### Work to be completed
Render everything from the line containing "How long is" down to the end of the material as a Markdown table with the columns Row and Text. Number each line and leave out blank lines.
Start of Raw data
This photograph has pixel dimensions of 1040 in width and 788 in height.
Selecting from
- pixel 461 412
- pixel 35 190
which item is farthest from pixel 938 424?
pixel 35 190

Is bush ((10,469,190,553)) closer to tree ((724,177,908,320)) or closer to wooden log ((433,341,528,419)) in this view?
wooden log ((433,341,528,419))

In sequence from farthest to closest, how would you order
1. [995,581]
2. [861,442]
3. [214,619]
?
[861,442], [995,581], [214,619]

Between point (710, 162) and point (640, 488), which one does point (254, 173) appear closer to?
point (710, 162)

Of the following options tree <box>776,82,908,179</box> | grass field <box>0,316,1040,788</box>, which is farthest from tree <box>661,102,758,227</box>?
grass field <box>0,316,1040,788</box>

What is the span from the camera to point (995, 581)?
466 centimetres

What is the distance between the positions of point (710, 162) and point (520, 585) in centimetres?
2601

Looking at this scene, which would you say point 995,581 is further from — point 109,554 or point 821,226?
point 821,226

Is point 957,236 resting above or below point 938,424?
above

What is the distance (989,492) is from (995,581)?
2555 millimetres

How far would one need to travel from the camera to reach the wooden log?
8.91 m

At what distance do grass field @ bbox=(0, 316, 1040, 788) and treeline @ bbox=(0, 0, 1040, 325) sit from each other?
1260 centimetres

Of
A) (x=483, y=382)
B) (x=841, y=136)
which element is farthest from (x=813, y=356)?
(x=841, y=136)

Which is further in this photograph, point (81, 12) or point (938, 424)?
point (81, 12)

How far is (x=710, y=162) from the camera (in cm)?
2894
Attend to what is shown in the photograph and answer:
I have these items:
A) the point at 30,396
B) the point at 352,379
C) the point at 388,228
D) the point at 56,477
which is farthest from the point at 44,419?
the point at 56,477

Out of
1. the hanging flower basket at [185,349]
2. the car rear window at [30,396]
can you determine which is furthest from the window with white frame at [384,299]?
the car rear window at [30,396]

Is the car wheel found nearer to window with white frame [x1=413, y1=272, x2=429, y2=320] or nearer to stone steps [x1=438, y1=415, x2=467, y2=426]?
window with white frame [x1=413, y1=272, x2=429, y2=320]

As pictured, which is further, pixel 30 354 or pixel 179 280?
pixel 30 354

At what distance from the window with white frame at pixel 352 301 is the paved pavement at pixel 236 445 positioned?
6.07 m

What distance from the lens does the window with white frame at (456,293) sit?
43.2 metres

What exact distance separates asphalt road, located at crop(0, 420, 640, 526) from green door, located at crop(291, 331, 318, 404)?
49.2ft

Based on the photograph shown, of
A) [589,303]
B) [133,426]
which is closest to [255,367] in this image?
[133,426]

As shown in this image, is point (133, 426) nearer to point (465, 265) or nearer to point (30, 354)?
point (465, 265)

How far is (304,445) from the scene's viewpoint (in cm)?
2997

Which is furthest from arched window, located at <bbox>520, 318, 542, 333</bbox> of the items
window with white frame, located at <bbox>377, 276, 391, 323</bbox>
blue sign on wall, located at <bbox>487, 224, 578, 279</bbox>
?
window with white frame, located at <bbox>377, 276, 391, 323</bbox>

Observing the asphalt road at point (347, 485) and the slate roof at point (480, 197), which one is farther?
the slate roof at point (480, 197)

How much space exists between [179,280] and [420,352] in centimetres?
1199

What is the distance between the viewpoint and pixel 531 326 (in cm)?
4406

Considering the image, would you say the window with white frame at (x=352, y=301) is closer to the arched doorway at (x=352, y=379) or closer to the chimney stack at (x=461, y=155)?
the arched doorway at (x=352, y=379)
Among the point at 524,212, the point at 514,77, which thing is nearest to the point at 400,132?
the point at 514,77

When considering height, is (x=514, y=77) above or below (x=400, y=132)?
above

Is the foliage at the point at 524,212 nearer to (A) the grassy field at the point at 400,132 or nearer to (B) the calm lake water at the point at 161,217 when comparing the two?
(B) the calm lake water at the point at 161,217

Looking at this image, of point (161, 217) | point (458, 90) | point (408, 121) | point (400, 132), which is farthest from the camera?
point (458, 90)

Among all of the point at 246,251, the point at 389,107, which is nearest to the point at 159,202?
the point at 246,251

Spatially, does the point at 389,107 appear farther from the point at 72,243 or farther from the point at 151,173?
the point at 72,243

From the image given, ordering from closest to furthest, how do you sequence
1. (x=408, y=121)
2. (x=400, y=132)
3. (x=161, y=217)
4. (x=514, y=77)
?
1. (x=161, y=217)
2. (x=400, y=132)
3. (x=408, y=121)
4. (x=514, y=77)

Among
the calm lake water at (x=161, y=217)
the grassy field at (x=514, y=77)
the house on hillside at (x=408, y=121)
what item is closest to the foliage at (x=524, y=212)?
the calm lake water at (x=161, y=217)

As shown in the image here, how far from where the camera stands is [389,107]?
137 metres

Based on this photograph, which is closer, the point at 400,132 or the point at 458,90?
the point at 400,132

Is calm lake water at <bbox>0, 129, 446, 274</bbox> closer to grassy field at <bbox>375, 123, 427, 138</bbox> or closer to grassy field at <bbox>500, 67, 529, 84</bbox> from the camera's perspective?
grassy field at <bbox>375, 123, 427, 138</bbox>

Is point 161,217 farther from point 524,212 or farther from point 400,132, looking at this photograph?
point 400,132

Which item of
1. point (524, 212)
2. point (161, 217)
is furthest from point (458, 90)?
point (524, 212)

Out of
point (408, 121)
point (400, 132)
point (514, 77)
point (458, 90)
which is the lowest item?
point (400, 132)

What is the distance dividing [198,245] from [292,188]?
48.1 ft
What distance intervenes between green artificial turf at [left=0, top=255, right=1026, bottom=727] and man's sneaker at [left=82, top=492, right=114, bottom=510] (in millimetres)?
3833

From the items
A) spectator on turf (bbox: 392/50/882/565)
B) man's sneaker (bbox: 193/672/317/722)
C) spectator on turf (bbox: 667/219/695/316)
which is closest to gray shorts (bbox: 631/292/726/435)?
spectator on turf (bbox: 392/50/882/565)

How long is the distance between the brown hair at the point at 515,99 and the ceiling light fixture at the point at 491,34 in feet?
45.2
End of Raw data
### Problem solution
| Row | Text |
|---|---|
| 1 | How long is the distance between the brown hair at the point at 515,99 and the ceiling light fixture at the point at 491,34 in feet? |
| 2 | 45.2 |